Filmisch ist das einerseits durch die distanzierte Inszenierung glatt und dennoch über weite Strecken packend umgesetzt; andererseits hätte etwas mehr Dramatik der Handlung vielleicht gut getan. Vor allem in der zweiten Hälfte plätschert alles ein wenig zu sehr vor sich hin, trotz einzelner kurzer, sehr gelungener Sequenzen wie der grausamen Bedrohung der Zeugin durch einen fremden Serben. Auch fallen manche Szenen allzu sehr durch typisch deutsche Steifheit in Darstellung und Dialogführung auf – mitunter werden Gespräche eben doch nur geführt, um die Zuschauenden über die Hintergründe zu informieren. Und dieses Ziel wird dann wiederum doch nur bedingt erreicht – wer nicht gewisse Grundkenntnisse über die komplexen Verstrickungen des Jugoslawienkriegs mitbringt, wird hier mitunter vielleicht Probleme haben, Details richtig einzuordnen.
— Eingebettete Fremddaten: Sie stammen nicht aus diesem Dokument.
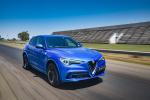 Alfa Romeo Stelvio Quadrifoglio 2019 года (ZA)
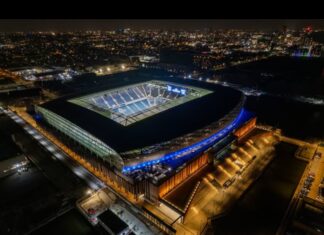 Everton continue with a deficit – now in their seventh year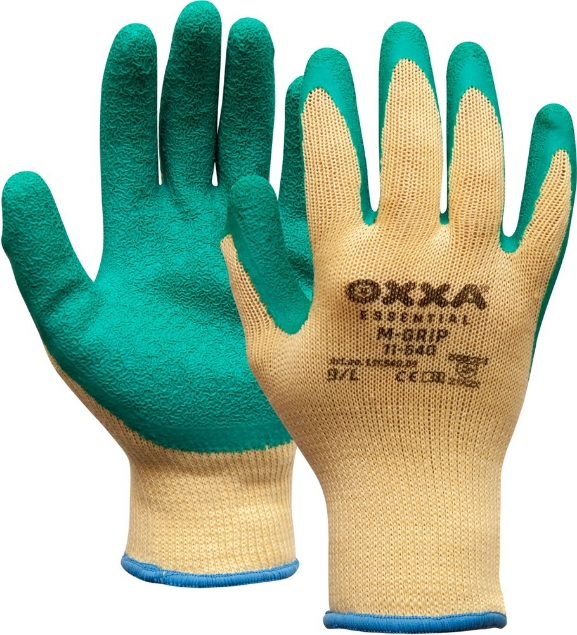 Afbeeldingen van Handschoen M-Grip 11-540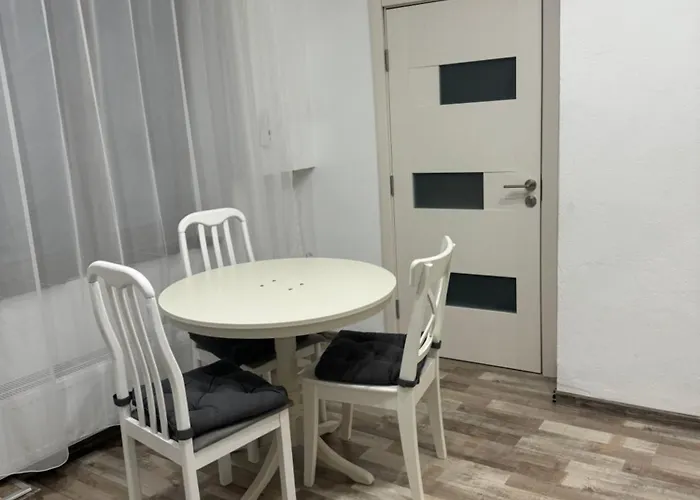 Apartament Diaconu Coresi Apartment Brașov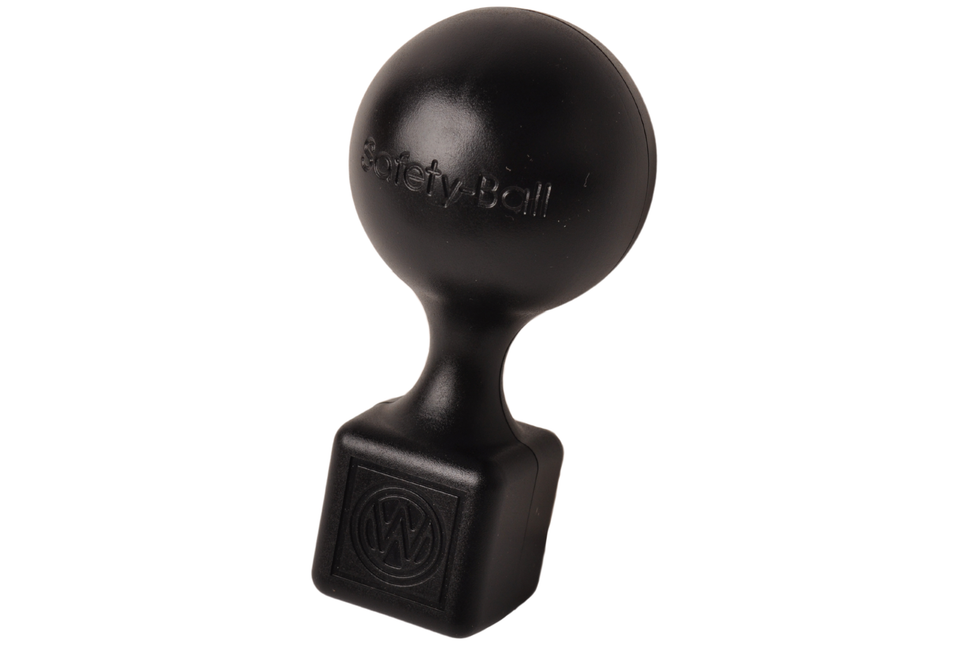 Winterhoff Originaler Winterhoff WS3000 Anhängerkupplung-Safetyball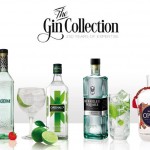 The Gin Collection Contest 2016. Convocatoria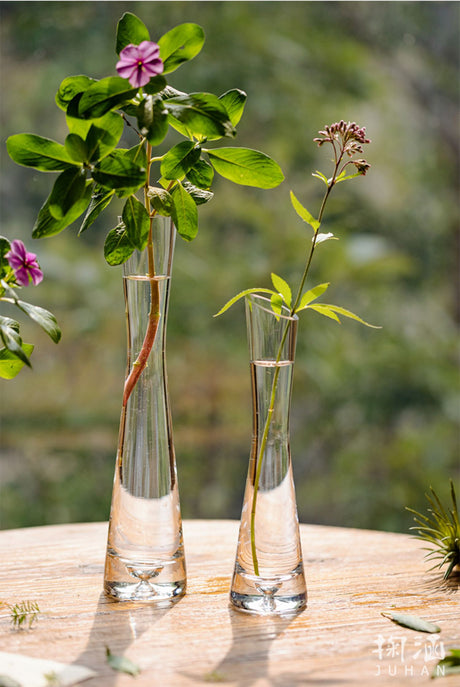 JUHAN Soren Minimalist Elegant Small Bottle - Scandinavian Jewelry Hydrosol from JUHAN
Insgesamt besticht „Sturm“ durch den hehren Versuch, ein politisch komplexes, menschlich erschütterndes Thema auf distanziert-intellektuelle Weise aufarbeiten zu wollen, was ihm auch großteils gelingt. Etwas mehr Spannung oder Dramatik hätte vielleicht ganz gut getan, ist aber wohl auch künstlerische Geschmackssache. Angesichts eines solchen Themas wäre ein reißerischerer Ansatz sicher auch nicht gut gewesen. So bleibt der Film ein sehenswerter politkritischer Beitrag des deutschen Kinos über einige der dunkelsten Kapitel der modernen europäischen Geschichte.